Assuming a DGX H100 costs $200,000, the price of a ‘super computer’ similar to EOS could be around $115 million. This could be the sales Nvidia makes in the upcoming quarters by selling ‘supercomputers’ to AWS, Azure and GCP.

As we saw above, statements from Nvidia have been very consistent over the past 2 years about the rising demand for GPUs for AI-related purposes.

Insatiable demand building up from AI Start Ups

Do we see evidence of the rising demand from the other side – users of GPU-based AI solutions?

Stability AI CEO Emad Mostaque wrote on Twitter in January 2023.

“A year ago we had 32 A100s,”
Stability AI CEO Emad Mostaque

Currently Stability AI has ‘access’ to 5400 A100 GPUs. That is a 168x increase.

Open AI needed 10,000 Nvidia GPUs to train ChatGPT. It is now finding it hard to keep up with the Inference demand as the popularity of ChatGPT grows:

“But the system is now experiencing outages following an explosion in usage and numerous users concurrently inferencing the model, suggesting that this is clearly not enough capacity,” Arcuri wrote in a Jan. 16 note to investors”
Fierce Electronics

Going forward, the demand is expected to double.

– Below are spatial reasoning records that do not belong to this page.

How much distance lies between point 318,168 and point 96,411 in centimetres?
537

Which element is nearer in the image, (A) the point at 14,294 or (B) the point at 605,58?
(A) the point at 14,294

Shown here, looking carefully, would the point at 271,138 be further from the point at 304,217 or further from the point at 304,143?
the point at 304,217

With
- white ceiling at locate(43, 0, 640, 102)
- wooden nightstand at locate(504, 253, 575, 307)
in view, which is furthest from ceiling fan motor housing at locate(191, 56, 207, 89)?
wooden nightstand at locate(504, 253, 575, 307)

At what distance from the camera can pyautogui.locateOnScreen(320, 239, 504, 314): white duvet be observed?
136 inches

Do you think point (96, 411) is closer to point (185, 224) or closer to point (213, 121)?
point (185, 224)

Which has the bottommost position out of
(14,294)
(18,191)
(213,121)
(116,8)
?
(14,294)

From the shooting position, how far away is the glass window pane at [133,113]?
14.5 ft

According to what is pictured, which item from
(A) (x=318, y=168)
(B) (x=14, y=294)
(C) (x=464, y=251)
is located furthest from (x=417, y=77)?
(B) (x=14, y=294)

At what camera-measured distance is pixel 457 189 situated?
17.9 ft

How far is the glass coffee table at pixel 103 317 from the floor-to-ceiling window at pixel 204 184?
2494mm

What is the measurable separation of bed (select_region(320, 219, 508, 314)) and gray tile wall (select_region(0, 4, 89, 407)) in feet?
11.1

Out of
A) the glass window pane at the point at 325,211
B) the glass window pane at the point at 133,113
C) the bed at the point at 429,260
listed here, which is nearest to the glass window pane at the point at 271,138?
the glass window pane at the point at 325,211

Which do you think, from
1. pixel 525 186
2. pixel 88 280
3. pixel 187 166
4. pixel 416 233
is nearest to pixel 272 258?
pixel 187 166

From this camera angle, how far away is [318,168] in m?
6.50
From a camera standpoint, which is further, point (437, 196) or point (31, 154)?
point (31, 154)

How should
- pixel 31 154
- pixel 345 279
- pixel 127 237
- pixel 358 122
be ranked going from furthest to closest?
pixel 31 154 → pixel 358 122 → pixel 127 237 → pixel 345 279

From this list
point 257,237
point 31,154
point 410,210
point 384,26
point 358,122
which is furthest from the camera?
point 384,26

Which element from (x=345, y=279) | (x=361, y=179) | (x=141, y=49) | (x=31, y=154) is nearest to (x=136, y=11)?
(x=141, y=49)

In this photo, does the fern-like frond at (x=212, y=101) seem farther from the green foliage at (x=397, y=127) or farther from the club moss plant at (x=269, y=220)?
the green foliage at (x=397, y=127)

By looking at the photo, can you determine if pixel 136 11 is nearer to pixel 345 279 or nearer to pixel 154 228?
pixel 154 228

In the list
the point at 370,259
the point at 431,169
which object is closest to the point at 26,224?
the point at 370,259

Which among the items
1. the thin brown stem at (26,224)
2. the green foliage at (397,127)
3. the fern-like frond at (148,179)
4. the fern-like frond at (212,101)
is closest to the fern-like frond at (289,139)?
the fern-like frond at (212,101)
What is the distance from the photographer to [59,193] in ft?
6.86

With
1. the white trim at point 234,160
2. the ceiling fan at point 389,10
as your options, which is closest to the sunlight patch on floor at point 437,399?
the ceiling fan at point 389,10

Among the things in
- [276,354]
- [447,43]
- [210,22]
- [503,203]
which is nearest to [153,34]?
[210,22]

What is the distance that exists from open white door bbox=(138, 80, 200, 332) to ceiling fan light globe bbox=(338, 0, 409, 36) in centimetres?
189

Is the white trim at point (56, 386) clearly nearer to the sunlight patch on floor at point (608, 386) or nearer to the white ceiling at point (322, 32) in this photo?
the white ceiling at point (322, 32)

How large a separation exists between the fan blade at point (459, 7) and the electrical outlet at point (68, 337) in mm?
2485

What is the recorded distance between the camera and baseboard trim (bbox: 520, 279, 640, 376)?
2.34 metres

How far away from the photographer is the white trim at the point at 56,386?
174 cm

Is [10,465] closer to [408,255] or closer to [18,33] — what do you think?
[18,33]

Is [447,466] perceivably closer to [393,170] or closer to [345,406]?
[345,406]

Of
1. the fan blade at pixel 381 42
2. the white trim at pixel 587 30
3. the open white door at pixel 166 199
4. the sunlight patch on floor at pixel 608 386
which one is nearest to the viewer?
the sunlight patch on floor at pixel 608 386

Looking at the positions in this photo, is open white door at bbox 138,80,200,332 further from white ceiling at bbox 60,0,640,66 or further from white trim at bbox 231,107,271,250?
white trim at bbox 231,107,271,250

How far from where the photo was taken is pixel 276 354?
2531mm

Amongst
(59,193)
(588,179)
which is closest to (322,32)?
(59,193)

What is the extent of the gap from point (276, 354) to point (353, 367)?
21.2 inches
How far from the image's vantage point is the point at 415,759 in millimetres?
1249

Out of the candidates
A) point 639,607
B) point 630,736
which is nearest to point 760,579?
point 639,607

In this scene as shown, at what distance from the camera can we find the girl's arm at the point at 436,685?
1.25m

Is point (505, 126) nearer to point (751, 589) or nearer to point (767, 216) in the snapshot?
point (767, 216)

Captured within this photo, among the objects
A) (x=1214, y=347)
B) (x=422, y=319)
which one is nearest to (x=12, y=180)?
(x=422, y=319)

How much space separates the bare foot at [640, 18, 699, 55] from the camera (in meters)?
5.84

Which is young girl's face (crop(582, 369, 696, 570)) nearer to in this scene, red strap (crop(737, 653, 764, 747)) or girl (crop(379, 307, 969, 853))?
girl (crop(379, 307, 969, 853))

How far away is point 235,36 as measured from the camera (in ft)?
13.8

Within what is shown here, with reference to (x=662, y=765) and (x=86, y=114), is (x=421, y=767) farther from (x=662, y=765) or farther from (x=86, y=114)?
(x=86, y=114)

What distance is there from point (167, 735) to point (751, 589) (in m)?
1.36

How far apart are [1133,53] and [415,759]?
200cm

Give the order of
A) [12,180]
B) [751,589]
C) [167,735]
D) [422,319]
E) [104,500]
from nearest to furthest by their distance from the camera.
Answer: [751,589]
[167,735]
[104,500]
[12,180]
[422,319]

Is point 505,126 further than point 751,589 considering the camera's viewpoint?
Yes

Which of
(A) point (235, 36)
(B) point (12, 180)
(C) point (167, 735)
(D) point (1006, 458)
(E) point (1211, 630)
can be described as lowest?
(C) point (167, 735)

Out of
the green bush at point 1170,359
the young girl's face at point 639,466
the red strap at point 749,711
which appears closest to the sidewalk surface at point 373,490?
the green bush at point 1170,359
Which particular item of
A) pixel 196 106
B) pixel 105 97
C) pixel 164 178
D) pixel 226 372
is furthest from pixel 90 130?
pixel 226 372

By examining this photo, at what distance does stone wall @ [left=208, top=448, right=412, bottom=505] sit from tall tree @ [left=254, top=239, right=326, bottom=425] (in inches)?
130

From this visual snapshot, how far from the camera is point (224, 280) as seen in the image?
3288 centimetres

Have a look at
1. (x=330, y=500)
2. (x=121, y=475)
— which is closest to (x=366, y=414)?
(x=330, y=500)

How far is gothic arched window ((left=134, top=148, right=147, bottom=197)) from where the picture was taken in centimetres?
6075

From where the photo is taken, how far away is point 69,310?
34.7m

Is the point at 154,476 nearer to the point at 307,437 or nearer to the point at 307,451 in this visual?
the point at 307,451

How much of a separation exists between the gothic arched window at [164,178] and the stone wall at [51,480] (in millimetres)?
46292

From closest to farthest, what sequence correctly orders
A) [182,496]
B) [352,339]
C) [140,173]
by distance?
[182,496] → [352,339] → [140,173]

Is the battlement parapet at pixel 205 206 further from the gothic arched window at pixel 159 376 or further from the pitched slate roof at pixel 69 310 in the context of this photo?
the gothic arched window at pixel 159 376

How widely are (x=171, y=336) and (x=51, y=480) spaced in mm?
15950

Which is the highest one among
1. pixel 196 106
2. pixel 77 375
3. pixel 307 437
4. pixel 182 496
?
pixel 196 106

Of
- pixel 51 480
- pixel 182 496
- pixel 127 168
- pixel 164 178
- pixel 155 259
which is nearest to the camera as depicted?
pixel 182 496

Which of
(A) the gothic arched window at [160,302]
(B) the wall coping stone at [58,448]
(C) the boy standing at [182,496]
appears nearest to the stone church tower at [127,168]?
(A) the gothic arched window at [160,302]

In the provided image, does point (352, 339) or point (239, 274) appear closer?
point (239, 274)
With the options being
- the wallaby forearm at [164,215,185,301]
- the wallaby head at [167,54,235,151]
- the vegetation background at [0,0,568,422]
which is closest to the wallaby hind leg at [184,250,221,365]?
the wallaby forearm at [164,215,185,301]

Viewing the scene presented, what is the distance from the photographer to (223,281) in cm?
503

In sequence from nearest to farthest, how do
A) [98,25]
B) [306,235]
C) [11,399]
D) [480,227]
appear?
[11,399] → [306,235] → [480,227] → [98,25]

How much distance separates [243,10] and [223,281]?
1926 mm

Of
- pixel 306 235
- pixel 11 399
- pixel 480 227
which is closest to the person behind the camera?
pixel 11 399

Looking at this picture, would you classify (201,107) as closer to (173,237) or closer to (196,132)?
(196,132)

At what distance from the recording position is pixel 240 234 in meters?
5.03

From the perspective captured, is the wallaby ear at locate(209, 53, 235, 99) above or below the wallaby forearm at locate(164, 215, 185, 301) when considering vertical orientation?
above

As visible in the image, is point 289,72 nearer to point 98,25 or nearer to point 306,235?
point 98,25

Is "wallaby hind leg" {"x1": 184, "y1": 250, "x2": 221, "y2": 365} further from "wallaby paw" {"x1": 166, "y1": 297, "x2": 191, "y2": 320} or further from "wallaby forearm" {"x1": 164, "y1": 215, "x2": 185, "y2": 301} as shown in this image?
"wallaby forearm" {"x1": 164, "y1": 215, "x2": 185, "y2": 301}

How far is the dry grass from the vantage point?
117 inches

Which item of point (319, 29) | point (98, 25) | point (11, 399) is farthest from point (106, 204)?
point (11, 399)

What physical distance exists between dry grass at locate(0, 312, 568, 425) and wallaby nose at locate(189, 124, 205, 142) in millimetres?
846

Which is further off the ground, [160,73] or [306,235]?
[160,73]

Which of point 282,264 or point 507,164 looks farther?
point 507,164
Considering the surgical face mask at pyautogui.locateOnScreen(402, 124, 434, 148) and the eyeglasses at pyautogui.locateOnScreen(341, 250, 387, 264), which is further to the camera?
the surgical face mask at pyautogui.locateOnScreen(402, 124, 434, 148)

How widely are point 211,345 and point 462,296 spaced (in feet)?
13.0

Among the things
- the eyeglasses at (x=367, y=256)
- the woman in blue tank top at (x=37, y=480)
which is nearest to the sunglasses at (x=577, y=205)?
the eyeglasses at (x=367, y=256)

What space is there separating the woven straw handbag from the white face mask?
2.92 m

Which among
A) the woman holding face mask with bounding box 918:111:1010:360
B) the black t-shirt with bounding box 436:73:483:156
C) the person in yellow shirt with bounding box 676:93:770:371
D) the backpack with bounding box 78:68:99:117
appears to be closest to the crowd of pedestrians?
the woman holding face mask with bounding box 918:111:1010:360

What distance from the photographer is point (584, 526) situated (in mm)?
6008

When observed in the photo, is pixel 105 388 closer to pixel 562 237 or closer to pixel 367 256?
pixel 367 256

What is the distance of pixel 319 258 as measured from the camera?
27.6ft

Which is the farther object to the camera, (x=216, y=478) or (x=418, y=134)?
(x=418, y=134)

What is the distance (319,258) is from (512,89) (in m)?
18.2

TrendForce gauged that ChatGPT required around 20,000 units to process training data
Tom’s Hardware

Tom Goldstein, Associate professor at the University of Maryland, ran a ‘back of the envelope’ calculation and estimated the cost of running ChatGPT monthly was $3 million. This assumed $100k per day based on 10 million queries ( 1 million users averaging 10 queries per day).

How many GPUs does it take to run ChatGPT? And how expensive is it for OpenAI? Let’s find out! 🧵🤑
— Tom Goldstein (@tomgoldsteincs) December 6, 2022

How many GPUs to run ChatGPT

Everyone’s favourite AI ‘What-If’ analysis

A thought experiment that has captured the analyst community goes like this – what happens if we incorporate ChatGPT into Search?

SemiAnalysis is the most quoted estimate on this subject. Based on assumptions clearly stated by them, it would cost Google $100 billion to ‘ham fist’ ChatGPT into Google’s existing search businesses.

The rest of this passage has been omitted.